— The problem —
Gather every row below that contains the string "label", and treat uppercase and lowercase as different.

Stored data
============================================================

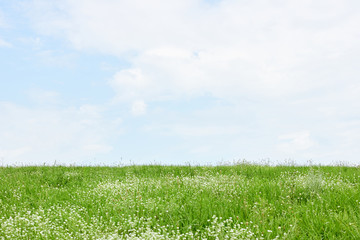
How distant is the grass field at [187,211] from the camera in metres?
5.17

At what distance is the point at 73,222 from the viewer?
6.00 meters

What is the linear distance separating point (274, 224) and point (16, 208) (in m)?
5.96

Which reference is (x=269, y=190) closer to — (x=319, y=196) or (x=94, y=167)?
(x=319, y=196)

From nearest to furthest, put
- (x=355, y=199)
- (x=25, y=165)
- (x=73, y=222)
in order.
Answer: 1. (x=73, y=222)
2. (x=355, y=199)
3. (x=25, y=165)

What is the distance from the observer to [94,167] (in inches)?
502

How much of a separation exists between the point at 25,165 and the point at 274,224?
38.0ft

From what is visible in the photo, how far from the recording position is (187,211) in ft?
20.2

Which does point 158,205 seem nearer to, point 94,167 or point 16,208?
point 16,208

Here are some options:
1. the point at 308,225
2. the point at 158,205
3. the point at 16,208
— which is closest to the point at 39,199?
the point at 16,208

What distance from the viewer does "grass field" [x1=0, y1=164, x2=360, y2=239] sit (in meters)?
5.17

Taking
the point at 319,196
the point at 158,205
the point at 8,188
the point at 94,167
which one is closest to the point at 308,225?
the point at 319,196

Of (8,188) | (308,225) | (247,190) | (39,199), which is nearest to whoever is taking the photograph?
(308,225)

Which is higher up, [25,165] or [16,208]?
[25,165]

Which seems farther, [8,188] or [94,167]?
[94,167]
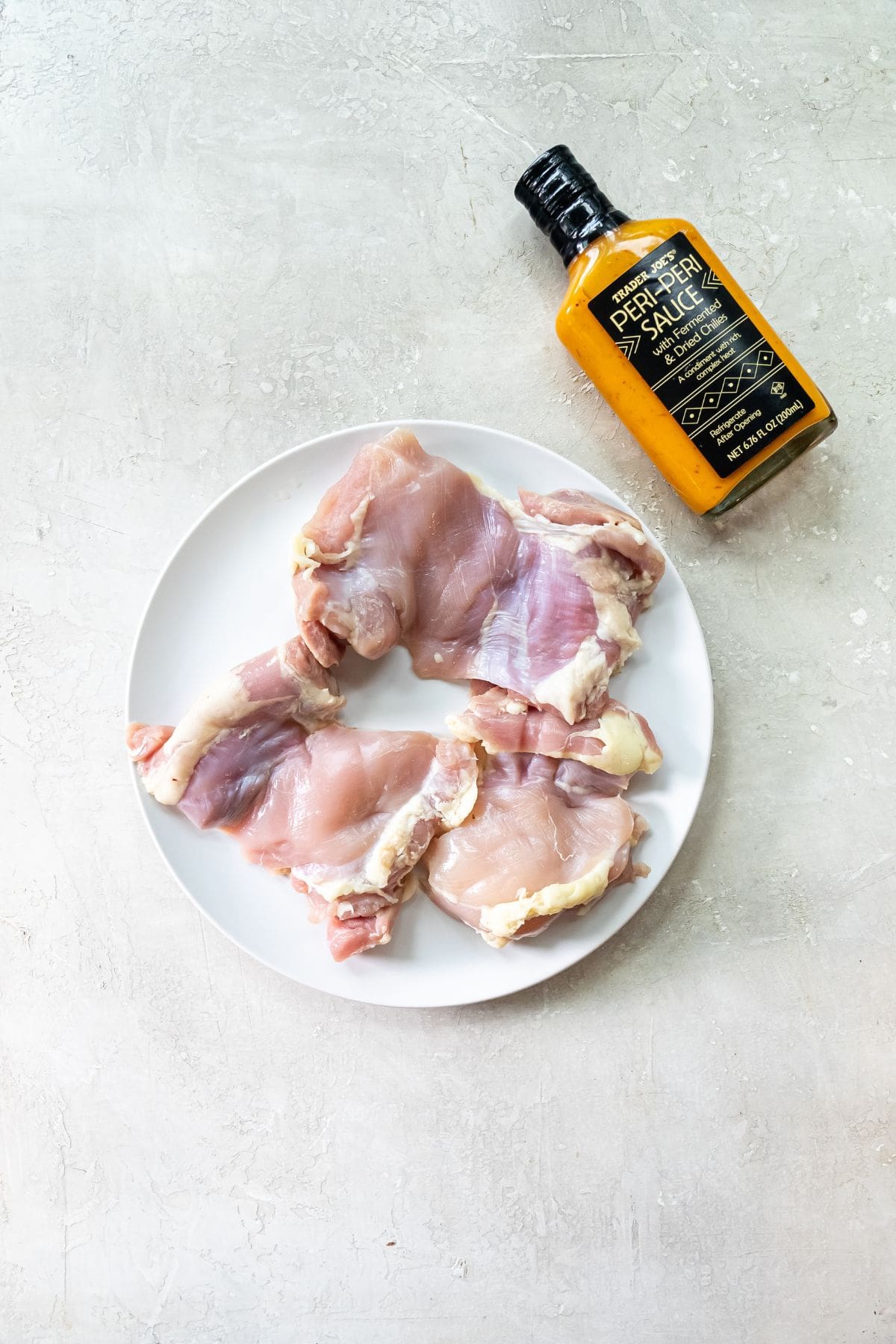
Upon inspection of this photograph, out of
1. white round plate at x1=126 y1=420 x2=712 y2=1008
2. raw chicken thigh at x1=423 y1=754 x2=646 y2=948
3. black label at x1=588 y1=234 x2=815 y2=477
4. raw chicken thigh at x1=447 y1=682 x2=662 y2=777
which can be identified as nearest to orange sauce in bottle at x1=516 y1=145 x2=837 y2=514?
black label at x1=588 y1=234 x2=815 y2=477

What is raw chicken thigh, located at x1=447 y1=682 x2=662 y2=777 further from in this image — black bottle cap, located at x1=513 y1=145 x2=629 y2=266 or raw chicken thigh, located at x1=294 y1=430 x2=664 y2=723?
black bottle cap, located at x1=513 y1=145 x2=629 y2=266

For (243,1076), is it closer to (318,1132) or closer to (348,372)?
(318,1132)

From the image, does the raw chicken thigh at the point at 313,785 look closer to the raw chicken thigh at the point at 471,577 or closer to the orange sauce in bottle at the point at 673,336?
the raw chicken thigh at the point at 471,577

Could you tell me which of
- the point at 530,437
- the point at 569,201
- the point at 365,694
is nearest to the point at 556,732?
the point at 365,694

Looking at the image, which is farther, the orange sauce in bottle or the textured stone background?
the textured stone background

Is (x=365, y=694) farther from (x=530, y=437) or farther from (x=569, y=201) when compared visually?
(x=569, y=201)

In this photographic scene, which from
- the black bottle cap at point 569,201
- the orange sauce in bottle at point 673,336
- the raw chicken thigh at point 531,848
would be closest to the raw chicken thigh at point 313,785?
the raw chicken thigh at point 531,848
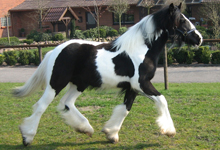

============================================================

— Answer to this task —
3. black label at x1=588 y1=234 x2=815 y2=477
black label at x1=588 y1=234 x2=815 y2=477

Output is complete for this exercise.